Es hora de que, como parece que hará Coppola en Megalópolis, consideremos la posibilidad de que Cicerón, que se llenaba la boca hablando de república, haya sido en realidad un conservador aristocratizante. Y de que volvamos a pensar en la utopía, en la revolución, como una posibilidad a ser puesta a prueba. Porque, a diferencia de otros períodos históricos, el peligro al que nos enfrentamos puede ser terminal. Y no me refiero sólo a la Argentina: me refiero a la humanidad entera, porque este es un problema del que nadie está en condiciones de escapar. Tenemos por delante la perspectiva de una catástrofe ambiental, la perspectiva de nuevos autoritarismos, la perspectiva de un apocalipsis nuclear al que seguramente no sería ajeno gente convencida de que Dios la eligió como superior. Cualquiera de esas opciones produciría un desastre que nos pondría al borde de la extinción o del reseteo a cero de la historia, de un volver a empezar desde las ruinas.
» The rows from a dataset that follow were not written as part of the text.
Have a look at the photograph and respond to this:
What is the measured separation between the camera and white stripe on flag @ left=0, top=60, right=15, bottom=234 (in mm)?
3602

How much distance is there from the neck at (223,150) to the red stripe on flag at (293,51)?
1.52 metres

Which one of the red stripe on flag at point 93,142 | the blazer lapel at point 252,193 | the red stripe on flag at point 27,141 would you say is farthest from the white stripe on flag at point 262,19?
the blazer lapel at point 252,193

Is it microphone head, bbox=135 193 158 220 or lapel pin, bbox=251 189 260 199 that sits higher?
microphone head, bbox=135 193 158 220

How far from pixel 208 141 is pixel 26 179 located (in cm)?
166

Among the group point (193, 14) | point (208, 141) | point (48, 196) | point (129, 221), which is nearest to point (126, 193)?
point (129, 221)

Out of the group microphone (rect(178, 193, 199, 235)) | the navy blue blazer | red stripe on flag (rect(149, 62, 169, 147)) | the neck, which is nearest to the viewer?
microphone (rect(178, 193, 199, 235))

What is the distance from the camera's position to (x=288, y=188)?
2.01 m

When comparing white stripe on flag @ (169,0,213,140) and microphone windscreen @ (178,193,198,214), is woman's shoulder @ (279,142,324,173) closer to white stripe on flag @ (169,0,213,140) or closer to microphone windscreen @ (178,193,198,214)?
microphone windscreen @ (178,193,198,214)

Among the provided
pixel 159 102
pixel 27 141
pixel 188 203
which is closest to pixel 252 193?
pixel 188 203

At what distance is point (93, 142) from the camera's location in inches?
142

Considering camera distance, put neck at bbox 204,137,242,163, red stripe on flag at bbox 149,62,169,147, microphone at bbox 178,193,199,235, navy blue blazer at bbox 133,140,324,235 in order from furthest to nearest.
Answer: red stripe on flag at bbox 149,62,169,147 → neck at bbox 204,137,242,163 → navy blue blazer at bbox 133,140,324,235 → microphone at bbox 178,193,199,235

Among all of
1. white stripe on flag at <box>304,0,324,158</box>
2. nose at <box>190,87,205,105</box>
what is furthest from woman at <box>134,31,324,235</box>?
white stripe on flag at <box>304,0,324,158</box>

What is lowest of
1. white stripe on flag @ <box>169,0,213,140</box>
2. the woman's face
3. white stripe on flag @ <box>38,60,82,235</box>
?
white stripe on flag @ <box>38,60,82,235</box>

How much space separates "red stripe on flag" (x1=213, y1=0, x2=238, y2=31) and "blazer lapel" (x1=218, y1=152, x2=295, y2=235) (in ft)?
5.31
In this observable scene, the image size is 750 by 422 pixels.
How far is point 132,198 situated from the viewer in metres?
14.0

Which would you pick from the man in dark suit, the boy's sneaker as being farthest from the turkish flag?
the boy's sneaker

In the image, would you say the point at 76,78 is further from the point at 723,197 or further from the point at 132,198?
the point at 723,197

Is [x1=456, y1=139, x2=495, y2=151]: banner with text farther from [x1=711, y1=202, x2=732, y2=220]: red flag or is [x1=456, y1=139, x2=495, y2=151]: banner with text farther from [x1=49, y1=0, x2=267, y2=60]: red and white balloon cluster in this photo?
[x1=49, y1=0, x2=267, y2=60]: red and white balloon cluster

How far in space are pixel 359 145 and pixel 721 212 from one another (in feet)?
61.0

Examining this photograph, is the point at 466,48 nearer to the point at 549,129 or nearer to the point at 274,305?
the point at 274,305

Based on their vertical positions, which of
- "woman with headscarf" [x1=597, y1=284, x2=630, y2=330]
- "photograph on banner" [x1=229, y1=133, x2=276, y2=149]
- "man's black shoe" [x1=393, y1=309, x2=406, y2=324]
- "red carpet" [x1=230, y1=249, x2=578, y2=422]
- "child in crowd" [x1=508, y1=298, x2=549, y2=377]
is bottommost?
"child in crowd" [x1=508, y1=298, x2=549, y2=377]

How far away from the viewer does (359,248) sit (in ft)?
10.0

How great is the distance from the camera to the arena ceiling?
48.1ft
Por eso mismo, antes de que la realidad nos deje sin remedio, encaremos un proceso como el de nuestros antepasados, cuando estaban en una escandalosa inferioridad de condiciones y no podían sentirse más vulnerables. Porque nosotros también estamos en inferioridad de condiciones. Porque nosotros también somos vulnerables. Estamos en una situación tan crítica, que si no nos exprimimos el cerebro con la intensidad que emplearon los primeros homo sapiens, no vamos a salir del atolladero. Necesitamos reconectar con aquel esfuerzo que permitió dar un salto cualitativo en nuestra evolución: volver a pensar en serio, a relacionar fenómenos, a unirnos en pos de la fortaleza de la que carecemos individualmente, a proyectar en el tiempo, a experimentar hasta eliminar el error, y a reescribir nuestra relación con la naturaleza para que no vuelva a ser la de explotador y explotado, sino la de socios 50/50.
Esta puede ser, lisa y llanamente, nuestra última oportunidad. Por suerte me pescaron en una semana optimista. Sé que suena sarcástico, pero hablo en serio. La juventud que vi en la calle durante la marcha por la universidad pública y las juventudes que protestan en el mundo entero contra el genocidio en Gaza —millones de pibas y pibes que hasta hace nada no estaban a la vista, actuando como un colectivo—, me llenan de esperanza. Es una maravilla descubrir que en las generaciones que nos sucederán los Marateas no son mayoría.
En mi imaginación, ya detuve al tiempo como el Catilina de Coppola durante un buen rato. Me di el gusto de recorrer millones de años y seguir hasta aquí la pista del dinero. Ahora voy a chasquear los dedos para que todo vuelva a ponerse en marcha. Ustedes hagan lo que quieran, pero yo les recomiendo tomarse un rato para pensar a fondo y entender qué está pasando y decidir cómo quieren vivir el resto de sus vidas. Es preferible pedirle al tiempo que se detenga —lo cual puede parecerse mucho a perder el tiempo, desde la perspectiva de quien lo mide todo en términos económicos—, a descubrir que en el momento menos esperado se detuvo para todos por su propia voluntad.
Como escribió Bertolt Brecht: a aquellos que no sepan que el mundo está en llamas, yo no tengo nada que decirles.